Confucius Say...

Discussion in 'The Bathroom Wall' started by Couchpotato94, Aug 13, 2006.

  1. Confucius say, Man who fart in church must sit in his own pew.
    Confucius say, Man who fly airplane upside-down bound to have crack up.
    Confucius say, Wife who puts man in dog house may find him in cat house.
    Confucius say, Virgin like balloon — one prick, all gone.
    Confucius say, Man with athletic finger make broad jump.
    Confucius say, Man who stand on toilet is high on pot
    Confucius say, Man who walk through airport door sideways going to Bangkok(That one is great =D)
    Confucius say, Man who drop watch in toilet have shitty time.
    Confucius say, Man with hand in pocket feel cocky all day.
    Confucius say, Baseball got it all wrong — man with four balls cannot walk.
     

  2. Vidic15

    Vidic15 No Custom Title Exists V.I.P. Lifetime

    Conficus lived in 300BC or less and do you think that Planes even existed then..I dont think so..So

    I think u made that joke up
     
  3. Drky

    Drky Guest

  4. HAHA, I don't think he gets it. o_o
     
  5. Italiano

    Italiano Film Elitist

    heh, heh, you do realize this is the humor section right?

    Confucius say,
    -never approach a bull from the front, a horse from the back, or an idiot from any direction
    -Mother's day comes nine months after Father's day
    -A magazine is a bunch of pages to tell you what's going to be in the next issue.
    -A tattoo is permenant proof of temporary insanity.
     
  6. Merc

    Merc Certified Shitlord V.I.P. Lifetime

    Way to break the pattern, tard. That's not how it goes!

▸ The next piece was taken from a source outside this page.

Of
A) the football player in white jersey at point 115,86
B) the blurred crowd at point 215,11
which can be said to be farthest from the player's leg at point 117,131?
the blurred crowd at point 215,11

    Confucius say... He who lives in glass house, dress in basement

    Confucius say.... Lady who go camping must beware of evil intent.

    Confucius say... He who run behind bus get exhausted.

    Confucius say... Man who leap off cliff jump to conclusion.

    Confucius say... Man who smoke pot choke on handle!

    Confucius say... Man who eat picture of father soon be spitting image of father.

    Confucius say... He who laughs last, thinks slowest.

    Confucius say... He who cooks corn and peas in the same pot is very unsanitary.

    Confucius say... He who sit on tack is better off.

    Confucius say... He who sleep on road wake up with run down feeling.

    Confucius say... He who put face in fruit drink get punch in the nose.

    Confucius say... Man who sleep on railroad track end up with split personality.

    Confucious say... Man who sleep with itchy butt, wake up with smelly finger.

    Confucious say... Man with one chopstick go hungry.

    Confucious say... Man who scratches butt should not bite fingernails.

    Confucious say... Man who eat many prunes get good run for money.
     
  7. oxyMORON

    oxyMORON A Darker Knight

    Confucius say, a penis is the only thing a woman wants to find hard to handle

    Confucius say, an opera is the only place where if a guy gets stabbed, he sings

    Confucius say, having a hole at the end of the penis lets a man be open minded

    COnfucius say, watching how a woman eats an ice cream cone will let you know how good she is in bed

    Confucius say, a kiss is only upstairs shopping for downstairs merchandise.

    Confucius say, masturbation is a solo played on a private organ

    COnfucius say, it's OK to let a fool kiss you, but don't let a kiss fool you.